[Questions about the geometry of scenes]
[start]

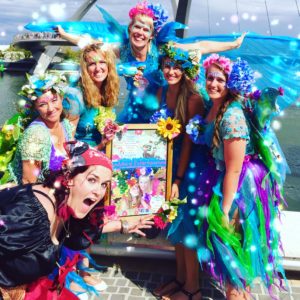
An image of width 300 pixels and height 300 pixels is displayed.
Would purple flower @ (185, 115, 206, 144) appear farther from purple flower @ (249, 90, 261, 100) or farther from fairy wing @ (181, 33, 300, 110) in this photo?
fairy wing @ (181, 33, 300, 110)

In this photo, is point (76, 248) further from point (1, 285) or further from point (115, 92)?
point (115, 92)

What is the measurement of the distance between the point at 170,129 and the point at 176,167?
0.33m

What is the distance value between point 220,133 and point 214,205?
50cm

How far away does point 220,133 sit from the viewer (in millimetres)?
2510

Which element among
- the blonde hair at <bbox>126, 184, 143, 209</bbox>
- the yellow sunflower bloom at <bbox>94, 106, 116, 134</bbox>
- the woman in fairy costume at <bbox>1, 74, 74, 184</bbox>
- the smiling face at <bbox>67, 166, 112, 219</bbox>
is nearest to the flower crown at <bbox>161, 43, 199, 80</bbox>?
the yellow sunflower bloom at <bbox>94, 106, 116, 134</bbox>

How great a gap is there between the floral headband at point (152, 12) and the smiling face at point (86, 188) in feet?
5.56

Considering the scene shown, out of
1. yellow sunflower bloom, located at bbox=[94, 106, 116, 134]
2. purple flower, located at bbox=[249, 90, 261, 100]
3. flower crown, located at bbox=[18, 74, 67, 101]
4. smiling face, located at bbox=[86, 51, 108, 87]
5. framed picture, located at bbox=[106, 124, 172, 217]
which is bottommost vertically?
framed picture, located at bbox=[106, 124, 172, 217]

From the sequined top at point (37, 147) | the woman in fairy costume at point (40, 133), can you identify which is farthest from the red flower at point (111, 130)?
the sequined top at point (37, 147)

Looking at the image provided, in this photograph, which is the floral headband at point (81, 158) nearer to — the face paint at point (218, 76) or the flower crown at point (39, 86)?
the flower crown at point (39, 86)

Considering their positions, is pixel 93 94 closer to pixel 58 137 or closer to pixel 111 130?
pixel 111 130

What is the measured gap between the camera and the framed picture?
9.39 feet

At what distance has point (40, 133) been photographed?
2.55 meters

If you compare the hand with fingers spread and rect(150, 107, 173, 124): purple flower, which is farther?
rect(150, 107, 173, 124): purple flower

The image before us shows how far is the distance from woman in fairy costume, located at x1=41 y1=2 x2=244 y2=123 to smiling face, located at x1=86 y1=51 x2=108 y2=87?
0.96ft
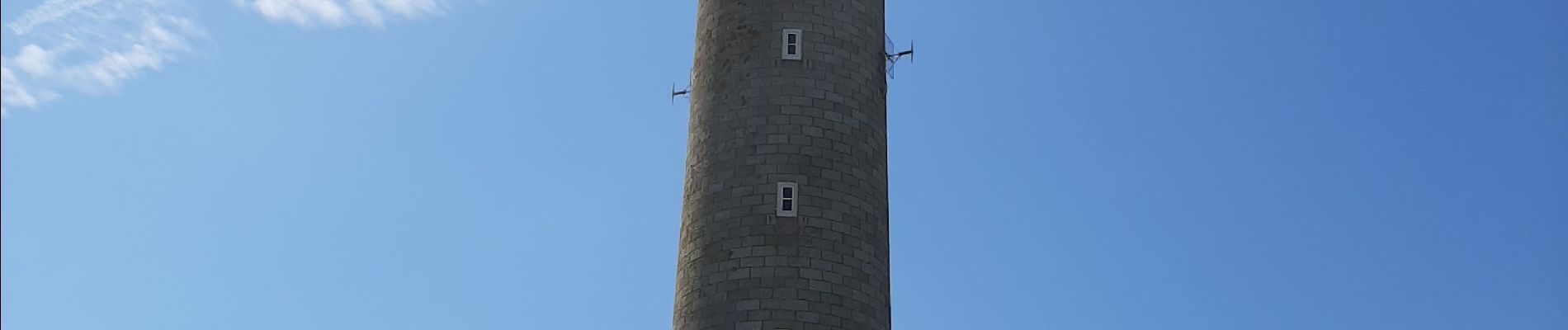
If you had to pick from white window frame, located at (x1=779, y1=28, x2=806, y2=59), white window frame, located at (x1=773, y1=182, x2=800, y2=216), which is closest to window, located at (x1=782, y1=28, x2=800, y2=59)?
white window frame, located at (x1=779, y1=28, x2=806, y2=59)

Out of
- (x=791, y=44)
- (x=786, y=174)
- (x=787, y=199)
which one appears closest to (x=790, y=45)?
(x=791, y=44)

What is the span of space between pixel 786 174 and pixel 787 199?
59cm

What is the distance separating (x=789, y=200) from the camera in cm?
4122

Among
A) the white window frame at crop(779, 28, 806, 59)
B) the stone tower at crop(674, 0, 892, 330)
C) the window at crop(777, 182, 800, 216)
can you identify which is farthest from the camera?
the white window frame at crop(779, 28, 806, 59)

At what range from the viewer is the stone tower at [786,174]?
4056 centimetres

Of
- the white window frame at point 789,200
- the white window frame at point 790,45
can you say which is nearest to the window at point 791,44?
the white window frame at point 790,45

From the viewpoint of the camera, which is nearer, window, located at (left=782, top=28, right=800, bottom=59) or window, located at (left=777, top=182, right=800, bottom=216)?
window, located at (left=777, top=182, right=800, bottom=216)

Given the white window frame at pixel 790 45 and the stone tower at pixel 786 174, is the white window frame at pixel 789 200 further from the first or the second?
the white window frame at pixel 790 45

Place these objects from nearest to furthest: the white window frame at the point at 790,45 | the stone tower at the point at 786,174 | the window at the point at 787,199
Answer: the stone tower at the point at 786,174 → the window at the point at 787,199 → the white window frame at the point at 790,45

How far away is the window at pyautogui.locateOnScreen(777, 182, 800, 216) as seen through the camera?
41.1 meters

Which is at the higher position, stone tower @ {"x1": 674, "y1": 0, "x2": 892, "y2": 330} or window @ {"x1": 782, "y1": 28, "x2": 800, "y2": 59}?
window @ {"x1": 782, "y1": 28, "x2": 800, "y2": 59}

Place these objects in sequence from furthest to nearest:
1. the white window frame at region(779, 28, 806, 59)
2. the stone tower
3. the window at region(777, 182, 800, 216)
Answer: the white window frame at region(779, 28, 806, 59), the window at region(777, 182, 800, 216), the stone tower

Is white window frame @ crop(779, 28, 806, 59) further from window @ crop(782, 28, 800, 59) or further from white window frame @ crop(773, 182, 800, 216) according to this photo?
white window frame @ crop(773, 182, 800, 216)

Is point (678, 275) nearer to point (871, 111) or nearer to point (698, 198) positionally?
point (698, 198)
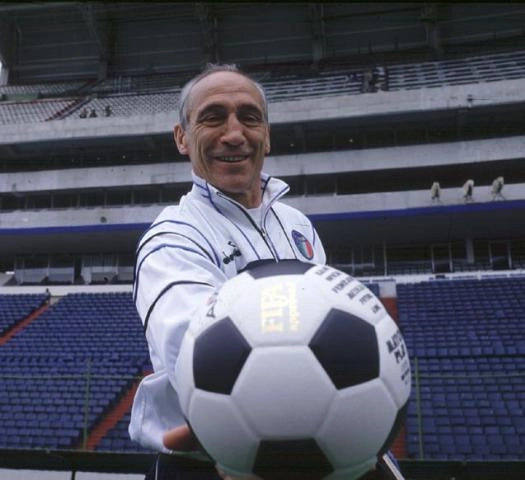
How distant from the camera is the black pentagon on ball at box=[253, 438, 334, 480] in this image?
39.6 inches

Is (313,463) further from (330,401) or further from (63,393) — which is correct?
(63,393)

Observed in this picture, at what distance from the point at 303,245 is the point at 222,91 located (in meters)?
0.64

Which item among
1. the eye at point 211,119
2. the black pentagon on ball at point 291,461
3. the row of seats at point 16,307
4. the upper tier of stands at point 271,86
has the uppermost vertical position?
the upper tier of stands at point 271,86

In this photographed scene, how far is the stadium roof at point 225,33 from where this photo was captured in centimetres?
2792

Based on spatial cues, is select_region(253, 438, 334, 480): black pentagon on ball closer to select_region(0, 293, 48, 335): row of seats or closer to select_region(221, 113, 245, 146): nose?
select_region(221, 113, 245, 146): nose

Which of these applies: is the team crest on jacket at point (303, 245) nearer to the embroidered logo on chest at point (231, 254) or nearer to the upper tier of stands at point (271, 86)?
the embroidered logo on chest at point (231, 254)

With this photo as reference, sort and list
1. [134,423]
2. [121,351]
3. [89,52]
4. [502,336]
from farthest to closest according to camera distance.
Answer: [89,52]
[121,351]
[502,336]
[134,423]

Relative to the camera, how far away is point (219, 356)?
1101 millimetres

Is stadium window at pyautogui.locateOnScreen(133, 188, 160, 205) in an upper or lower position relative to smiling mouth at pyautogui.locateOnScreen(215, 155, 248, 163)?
upper

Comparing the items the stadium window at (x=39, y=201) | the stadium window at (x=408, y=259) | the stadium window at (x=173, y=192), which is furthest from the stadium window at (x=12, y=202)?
the stadium window at (x=408, y=259)

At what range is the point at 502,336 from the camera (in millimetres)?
12047

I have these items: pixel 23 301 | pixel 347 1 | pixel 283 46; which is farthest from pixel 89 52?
pixel 23 301

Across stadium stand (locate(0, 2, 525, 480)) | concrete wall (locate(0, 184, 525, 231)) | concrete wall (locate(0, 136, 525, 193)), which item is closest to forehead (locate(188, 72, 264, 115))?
stadium stand (locate(0, 2, 525, 480))

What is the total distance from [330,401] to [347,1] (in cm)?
3084
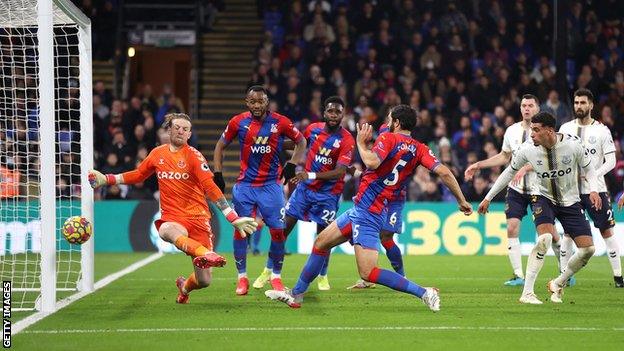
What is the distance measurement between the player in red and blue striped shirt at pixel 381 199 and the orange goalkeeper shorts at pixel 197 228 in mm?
1050

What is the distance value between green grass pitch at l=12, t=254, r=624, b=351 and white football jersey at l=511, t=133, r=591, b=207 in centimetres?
113

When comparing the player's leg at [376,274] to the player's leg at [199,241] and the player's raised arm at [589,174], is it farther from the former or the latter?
the player's raised arm at [589,174]

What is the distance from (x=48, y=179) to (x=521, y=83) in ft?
49.6

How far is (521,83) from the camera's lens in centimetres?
2328

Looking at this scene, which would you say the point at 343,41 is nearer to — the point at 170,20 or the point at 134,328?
the point at 170,20

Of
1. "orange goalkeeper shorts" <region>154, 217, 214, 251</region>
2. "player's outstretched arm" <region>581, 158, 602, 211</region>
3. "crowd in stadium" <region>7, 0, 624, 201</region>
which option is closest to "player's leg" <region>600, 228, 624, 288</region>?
"player's outstretched arm" <region>581, 158, 602, 211</region>

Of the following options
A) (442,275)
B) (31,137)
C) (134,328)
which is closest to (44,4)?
(134,328)

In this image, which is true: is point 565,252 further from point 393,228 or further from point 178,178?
point 178,178

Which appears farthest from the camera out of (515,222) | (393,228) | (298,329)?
(515,222)

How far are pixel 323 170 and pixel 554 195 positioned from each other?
2921 mm

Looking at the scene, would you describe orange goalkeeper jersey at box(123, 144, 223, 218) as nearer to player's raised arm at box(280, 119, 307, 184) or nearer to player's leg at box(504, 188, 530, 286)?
player's raised arm at box(280, 119, 307, 184)

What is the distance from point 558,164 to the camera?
10.7 m

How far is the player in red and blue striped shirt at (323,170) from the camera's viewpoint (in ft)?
40.9
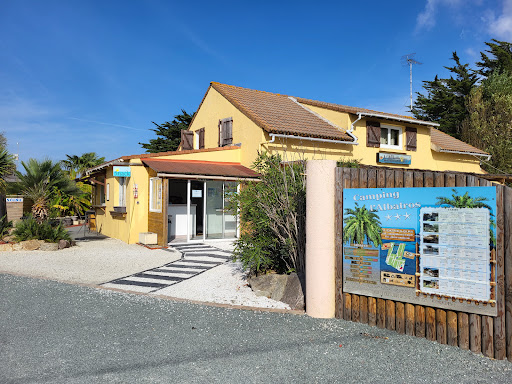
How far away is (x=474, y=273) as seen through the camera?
4070 mm

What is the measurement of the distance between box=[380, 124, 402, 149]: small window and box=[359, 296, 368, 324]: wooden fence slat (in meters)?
15.0

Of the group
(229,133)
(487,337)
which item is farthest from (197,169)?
(487,337)

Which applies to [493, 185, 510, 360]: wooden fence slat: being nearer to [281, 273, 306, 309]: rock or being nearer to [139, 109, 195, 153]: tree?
[281, 273, 306, 309]: rock

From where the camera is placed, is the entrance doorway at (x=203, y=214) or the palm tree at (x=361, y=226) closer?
the palm tree at (x=361, y=226)

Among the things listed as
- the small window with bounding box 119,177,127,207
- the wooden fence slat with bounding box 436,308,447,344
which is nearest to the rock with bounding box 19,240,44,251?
the small window with bounding box 119,177,127,207

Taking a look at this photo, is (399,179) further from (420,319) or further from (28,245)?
(28,245)

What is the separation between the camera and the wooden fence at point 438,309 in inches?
155

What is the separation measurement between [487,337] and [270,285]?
3.37m

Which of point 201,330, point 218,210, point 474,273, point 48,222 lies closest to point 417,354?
point 474,273

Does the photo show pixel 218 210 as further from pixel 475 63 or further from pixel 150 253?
pixel 475 63

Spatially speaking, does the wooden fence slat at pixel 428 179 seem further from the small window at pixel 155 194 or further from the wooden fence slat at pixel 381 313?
the small window at pixel 155 194

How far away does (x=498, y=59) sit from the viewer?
32.8 metres

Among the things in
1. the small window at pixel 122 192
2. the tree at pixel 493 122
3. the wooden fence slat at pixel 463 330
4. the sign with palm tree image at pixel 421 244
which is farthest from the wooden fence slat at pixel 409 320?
the tree at pixel 493 122

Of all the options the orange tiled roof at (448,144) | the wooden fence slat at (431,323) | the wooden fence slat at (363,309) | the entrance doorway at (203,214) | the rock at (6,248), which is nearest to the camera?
the wooden fence slat at (431,323)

[end]

Revise everything from the start of the records down to the line containing "Would purple flower", replacing "fairy wing" with "butterfly wing" and keeping the rest unchanged. Don't include the picture in your answer.

An image of width 300 pixels and height 300 pixels is displayed.
Would purple flower @ (185, 115, 206, 144) appear farther from purple flower @ (249, 90, 261, 100) or farther from butterfly wing @ (181, 33, 300, 110) in this photo?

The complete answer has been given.